MortgageSecondary

Ginnie Mae moving closer to accepting eNotes

Fully digital mortgages reaching government level

The rise of the fully digital mortgage is about to take a big step forward, as Ginnie Mae, the government agency that issues mortgage bonds backed by Federal Housing Administration or Department of Veterans Affairs loans, is moving closer to accepting and utilizing eNotes (electronic promissory notes).

In recent years, numerous lenders have digitized the front-end of the mortgage process, but there were still serious hurdles that needed to be cleared to transform the entire mortgage from a paper-intensive process to a computer-driven one.

One of the main issues standing in the way of digitizing the entire mortgage process was the use and acceptance of electronic promissory notes, also called eNotes. An eNote is an electronic version of a promissory note, the record of the obligation to repay the mortgage.

Previously, the promissory note was a paper document, but in recent years, a move towards digitization in the mortgage business saw a rise in digital promissory notes. The eNote also needs to be stored digitally in a way that ensures it has the same legal enforceability as a paper document.

The move towards more widespread use of eNotes was aided last year when Wells Fargo announced that it would begin buying eNotes. And data released earlier this year by MERSCORP shows that the number of eNotes added to the MERS eRegistry skyrocketed in the first quarter of this year.

Now, Ginnie Mae is planning to launch a pilot program that will see the agency begin to accept eNotes as satisfactory collateral for its mortgage-backed securities.

The move is a step towards fully digital FHA and VA loans.

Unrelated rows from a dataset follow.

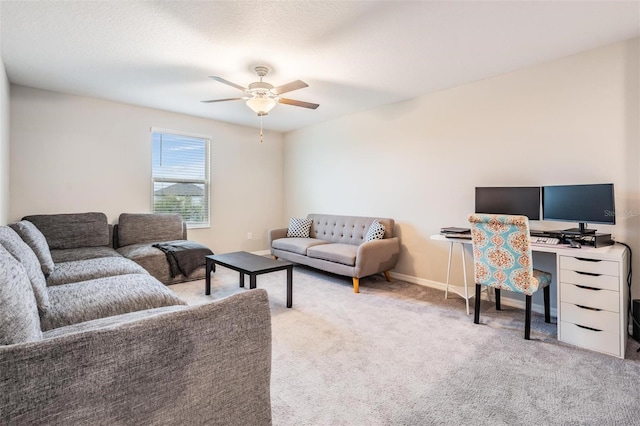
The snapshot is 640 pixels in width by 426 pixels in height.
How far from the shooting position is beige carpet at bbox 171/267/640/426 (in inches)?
62.8

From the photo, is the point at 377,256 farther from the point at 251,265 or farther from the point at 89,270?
the point at 89,270

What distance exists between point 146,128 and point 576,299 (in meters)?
5.33

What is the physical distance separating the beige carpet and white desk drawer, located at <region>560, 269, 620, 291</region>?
482 mm

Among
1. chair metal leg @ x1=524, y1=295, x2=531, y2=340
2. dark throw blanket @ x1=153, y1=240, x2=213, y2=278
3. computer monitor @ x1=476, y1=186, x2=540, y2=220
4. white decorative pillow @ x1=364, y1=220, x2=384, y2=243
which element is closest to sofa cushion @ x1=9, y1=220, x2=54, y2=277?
dark throw blanket @ x1=153, y1=240, x2=213, y2=278

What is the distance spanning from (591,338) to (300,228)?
3.76 metres

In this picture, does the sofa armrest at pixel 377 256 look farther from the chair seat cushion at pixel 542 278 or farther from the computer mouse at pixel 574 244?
the computer mouse at pixel 574 244

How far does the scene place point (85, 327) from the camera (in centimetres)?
146

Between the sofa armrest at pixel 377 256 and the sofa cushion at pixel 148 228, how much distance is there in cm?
271

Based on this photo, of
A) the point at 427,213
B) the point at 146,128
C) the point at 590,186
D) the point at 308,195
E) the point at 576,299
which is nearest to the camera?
the point at 576,299

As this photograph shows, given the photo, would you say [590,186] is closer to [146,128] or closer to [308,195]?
[308,195]

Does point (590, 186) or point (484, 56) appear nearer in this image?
point (590, 186)

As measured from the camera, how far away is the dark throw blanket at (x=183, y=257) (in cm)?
382

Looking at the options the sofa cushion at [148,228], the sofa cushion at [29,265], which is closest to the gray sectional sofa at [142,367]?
the sofa cushion at [29,265]

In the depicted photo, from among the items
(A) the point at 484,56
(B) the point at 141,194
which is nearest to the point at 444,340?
(A) the point at 484,56
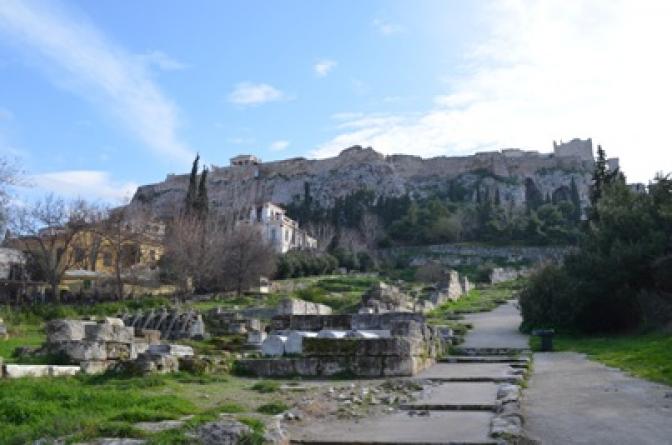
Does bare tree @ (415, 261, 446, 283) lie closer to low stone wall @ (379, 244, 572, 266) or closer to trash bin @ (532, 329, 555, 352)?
low stone wall @ (379, 244, 572, 266)

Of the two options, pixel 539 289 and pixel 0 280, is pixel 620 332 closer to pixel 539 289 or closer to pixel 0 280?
pixel 539 289

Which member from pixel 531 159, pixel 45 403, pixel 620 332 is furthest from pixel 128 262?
pixel 531 159

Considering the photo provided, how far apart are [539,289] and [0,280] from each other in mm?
29723

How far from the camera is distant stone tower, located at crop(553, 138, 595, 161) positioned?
Answer: 4979 inches

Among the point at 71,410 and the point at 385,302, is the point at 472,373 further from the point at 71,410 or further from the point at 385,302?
the point at 385,302

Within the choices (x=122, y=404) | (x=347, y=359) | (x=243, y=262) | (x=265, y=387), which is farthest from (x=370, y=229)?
(x=122, y=404)

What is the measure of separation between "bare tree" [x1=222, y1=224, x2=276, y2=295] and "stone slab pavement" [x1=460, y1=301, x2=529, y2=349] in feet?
52.4

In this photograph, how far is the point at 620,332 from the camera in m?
22.8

This effort will be aided by eOriginal, a 2019 HW Tech100 winner. Ginnie Mae announced this week that it selected eOriginal to provide eVault software and services to the agency.

“Ginnie Mae and eOriginal share a common goal of minimizing risk and providing liquidity and stability for the mortgage industry,” said Brian Madocks, eOriginal CEO. “We view Ginnie Mae’s support of eNotes as integral and a key accelerator of digital adoption in the mortgage industry, and eOriginal is committed to providing the most trusted and compliant solution for Ginnie Mae and their partners.”

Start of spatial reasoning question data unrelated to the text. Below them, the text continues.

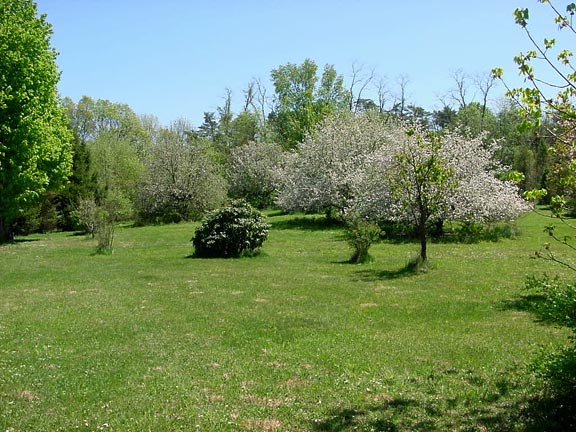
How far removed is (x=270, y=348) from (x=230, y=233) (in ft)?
43.9

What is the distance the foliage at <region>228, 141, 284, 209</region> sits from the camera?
52406mm

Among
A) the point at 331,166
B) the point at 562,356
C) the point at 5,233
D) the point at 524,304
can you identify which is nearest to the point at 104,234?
the point at 5,233

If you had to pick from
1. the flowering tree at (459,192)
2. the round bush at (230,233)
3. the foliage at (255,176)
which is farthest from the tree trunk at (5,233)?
the foliage at (255,176)

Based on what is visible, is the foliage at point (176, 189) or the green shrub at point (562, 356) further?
the foliage at point (176, 189)

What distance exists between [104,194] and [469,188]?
2806 cm

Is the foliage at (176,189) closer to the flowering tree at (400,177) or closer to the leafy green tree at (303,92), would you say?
the flowering tree at (400,177)

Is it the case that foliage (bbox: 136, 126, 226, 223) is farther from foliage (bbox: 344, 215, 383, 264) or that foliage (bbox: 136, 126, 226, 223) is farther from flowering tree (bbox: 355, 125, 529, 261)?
foliage (bbox: 344, 215, 383, 264)

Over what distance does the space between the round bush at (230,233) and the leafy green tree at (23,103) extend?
1142 cm

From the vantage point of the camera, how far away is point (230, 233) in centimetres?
2203

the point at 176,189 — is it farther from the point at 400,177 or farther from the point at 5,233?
the point at 400,177

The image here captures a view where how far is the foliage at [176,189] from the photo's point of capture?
42.0 m

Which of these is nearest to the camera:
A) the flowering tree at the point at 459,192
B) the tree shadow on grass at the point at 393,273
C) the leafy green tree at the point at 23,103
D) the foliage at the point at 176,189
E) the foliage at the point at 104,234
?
the tree shadow on grass at the point at 393,273

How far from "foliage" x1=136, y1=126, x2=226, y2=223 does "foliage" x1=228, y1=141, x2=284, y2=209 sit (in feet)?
32.2

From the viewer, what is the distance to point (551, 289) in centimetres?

According to Ginnie Mae, eOriginal will serve as a “key business partner” as it moves towards adopting the use of eNotes.

“This announcement underscores Ginnie Mae’s commitment to modernizing its MBS program and platform, as outlined in our Ginnie Mae 2020 white paper, ‘The Road to Modernizing and Enhancing our Programs,’” said Angel Hernandez, director, MBS policy and program development at Ginnie Mae.

“Creating a digital mortgage ecosystem, from loan application through securitization, increases access to credit for many Americans. It will also enhance the integrity of Ginnie Mae collateral by reducing the risk from defects in loan instruments,” Hernandez added.

“For these reasons, Ginnie Mae is investing to develop and implement the policies, technology and operational capabilities necessary to take in digital promissory notes and other digitized loan files as acceptable collateral for our securities,” Hernandez concluded.

As Hernandez said, Ginnie Mae has already indicated that it plans to accept eNotes, but that effort is now moving forward in a big way.